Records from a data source
----------------

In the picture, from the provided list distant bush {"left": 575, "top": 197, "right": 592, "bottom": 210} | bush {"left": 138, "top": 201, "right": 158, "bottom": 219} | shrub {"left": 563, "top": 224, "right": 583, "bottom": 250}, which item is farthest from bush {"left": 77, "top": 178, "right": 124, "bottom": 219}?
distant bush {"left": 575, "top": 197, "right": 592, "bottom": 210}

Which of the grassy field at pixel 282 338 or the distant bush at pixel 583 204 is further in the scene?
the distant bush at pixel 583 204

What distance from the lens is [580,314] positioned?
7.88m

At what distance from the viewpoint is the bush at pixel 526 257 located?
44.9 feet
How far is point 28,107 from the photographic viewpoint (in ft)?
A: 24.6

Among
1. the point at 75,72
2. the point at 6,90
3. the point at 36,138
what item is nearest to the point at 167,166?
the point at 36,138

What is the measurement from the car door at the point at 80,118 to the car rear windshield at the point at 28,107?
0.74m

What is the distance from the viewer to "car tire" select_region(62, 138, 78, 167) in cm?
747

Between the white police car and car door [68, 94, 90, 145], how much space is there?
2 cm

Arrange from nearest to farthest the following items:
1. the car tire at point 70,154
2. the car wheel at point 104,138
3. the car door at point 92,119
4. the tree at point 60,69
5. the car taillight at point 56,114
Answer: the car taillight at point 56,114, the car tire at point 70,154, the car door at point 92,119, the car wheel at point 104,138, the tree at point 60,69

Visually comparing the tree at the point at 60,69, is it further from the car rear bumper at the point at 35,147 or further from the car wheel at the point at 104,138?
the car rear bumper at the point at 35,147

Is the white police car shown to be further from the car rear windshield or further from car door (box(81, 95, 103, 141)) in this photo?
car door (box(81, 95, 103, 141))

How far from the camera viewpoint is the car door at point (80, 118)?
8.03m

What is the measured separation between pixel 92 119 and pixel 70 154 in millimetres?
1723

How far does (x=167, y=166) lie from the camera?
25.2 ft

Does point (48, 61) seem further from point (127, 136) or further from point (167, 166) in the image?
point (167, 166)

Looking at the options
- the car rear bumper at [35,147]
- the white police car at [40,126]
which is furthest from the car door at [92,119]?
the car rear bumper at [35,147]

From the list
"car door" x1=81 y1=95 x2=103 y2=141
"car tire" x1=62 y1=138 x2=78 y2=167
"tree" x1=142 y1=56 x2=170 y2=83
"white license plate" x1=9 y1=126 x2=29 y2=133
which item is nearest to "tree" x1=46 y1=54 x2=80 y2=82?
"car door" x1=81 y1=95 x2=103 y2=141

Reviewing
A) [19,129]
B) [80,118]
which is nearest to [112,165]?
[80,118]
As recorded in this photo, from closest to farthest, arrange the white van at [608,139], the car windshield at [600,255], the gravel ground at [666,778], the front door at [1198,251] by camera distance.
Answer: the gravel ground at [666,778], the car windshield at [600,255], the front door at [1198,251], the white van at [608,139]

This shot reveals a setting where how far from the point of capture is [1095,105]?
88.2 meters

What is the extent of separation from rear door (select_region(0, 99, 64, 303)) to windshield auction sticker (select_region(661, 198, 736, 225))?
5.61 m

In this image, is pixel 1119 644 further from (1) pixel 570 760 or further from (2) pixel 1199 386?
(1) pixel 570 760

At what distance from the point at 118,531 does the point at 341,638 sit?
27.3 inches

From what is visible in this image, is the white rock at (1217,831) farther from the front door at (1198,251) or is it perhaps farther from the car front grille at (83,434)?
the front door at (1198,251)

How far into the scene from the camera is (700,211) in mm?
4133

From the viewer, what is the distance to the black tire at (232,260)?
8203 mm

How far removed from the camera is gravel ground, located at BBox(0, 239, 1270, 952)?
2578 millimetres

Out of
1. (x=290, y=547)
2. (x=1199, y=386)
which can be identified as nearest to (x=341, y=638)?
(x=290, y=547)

----------------

▶ **Work to complete**: Convert the stretch of the data from the line containing "Looking at the options" through the line containing "2578 millimetres" into a Markdown table with columns Row and Line, one line per row and blank lines omitted.

▶ **Solution for this problem**:
| Row | Line |
|---|---|
| 1 | Looking at the options |
| 2 | - the car rear bumper at [35,147] |
| 3 | - the white police car at [40,126] |
| 4 | which is furthest from the car door at [92,119]? |
| 5 | the car rear bumper at [35,147] |
| 6 | From the list |
| 7 | "car door" x1=81 y1=95 x2=103 y2=141 |
| 8 | "car tire" x1=62 y1=138 x2=78 y2=167 |
| 9 | "tree" x1=142 y1=56 x2=170 y2=83 |
| 10 | "white license plate" x1=9 y1=126 x2=29 y2=133 |
| 11 | which item is nearest to "tree" x1=46 y1=54 x2=80 y2=82? |
| 12 | "car door" x1=81 y1=95 x2=103 y2=141 |
| 13 | Reviewing |
| 14 | A) [19,129] |
| 15 | B) [80,118] |
| 16 | which is nearest to [112,165]? |
| 17 | [80,118] |
| 18 | As recorded in this photo, from closest to farthest, arrange the white van at [608,139], the car windshield at [600,255], the gravel ground at [666,778], the front door at [1198,251] by camera distance. |
| 19 | Answer: the gravel ground at [666,778], the car windshield at [600,255], the front door at [1198,251], the white van at [608,139] |
| 20 | This shot reveals a setting where how far from the point of capture is [1095,105]? |
| 21 | 88.2 meters |
| 22 | What is the extent of separation from rear door (select_region(0, 99, 64, 303)) to windshield auction sticker (select_region(661, 198, 736, 225))? |
| 23 | 5.61 m |
| 24 | In this image, is pixel 1119 644 further from (1) pixel 570 760 or further from (2) pixel 1199 386? |
| 25 | (1) pixel 570 760 |
| 26 | At what distance from the point at 118,531 does the point at 341,638 sit? |
| 27 | 27.3 inches |
| 28 | From what is visible in this image, is the white rock at (1217,831) farther from the front door at (1198,251) or is it perhaps farther from the car front grille at (83,434)? |
| 29 | the front door at (1198,251) |
| 30 | How far into the scene from the camera is (700,211) in mm? |
| 31 | 4133 |
| 32 | From the viewer, what is the distance to the black tire at (232,260)? |
| 33 | 8203 mm |
| 34 | How far removed from the camera is gravel ground, located at BBox(0, 239, 1270, 952)? |
| 35 | 2578 millimetres |